TASK INPUT below:

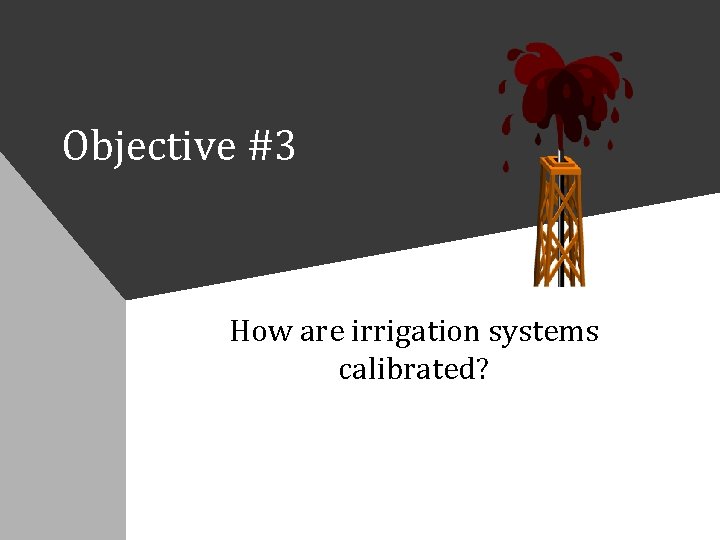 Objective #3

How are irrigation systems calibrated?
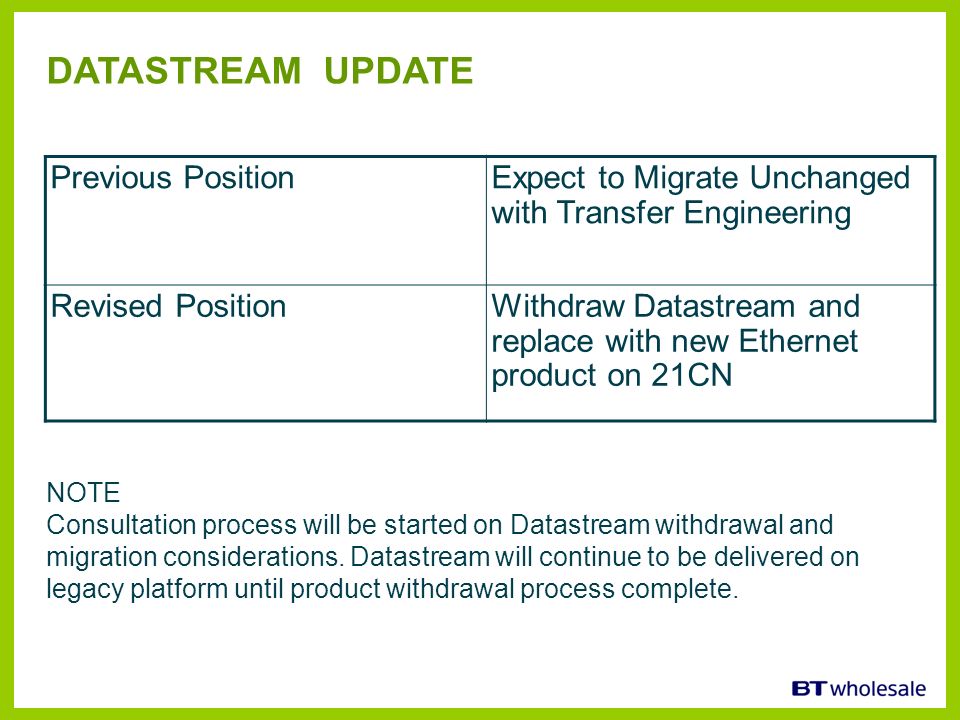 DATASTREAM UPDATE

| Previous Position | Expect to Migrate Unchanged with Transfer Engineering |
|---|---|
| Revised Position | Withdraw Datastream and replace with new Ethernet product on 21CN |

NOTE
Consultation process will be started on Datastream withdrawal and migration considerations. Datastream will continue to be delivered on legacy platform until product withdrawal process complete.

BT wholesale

End of TASK INPUT.
TASK INPUT below:

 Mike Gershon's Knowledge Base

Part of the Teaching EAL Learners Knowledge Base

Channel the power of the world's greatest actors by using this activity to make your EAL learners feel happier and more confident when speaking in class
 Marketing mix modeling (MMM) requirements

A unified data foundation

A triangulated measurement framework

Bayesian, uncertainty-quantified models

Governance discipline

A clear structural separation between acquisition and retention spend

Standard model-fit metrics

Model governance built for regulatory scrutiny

End of TASK INPUT.
TASK INPUT below:

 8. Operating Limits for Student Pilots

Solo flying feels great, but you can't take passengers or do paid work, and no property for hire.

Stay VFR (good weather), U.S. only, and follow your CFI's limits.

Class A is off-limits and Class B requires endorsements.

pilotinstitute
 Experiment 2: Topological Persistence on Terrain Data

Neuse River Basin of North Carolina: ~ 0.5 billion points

End of TASK INPUT.

* [HOW TO COMPLETE THIS TASK] Of the entries above, transcribe exactly those lines that fall between the line containing "Experiment 2: Topological" and the line containing "Neuse River Basin", together with those two lines.

* [ANSWER SECTION]
 Experiment 2: Topological Persistence on Terrain Data

Neuse River Basin of North Carolina: ~ 0.5 billion points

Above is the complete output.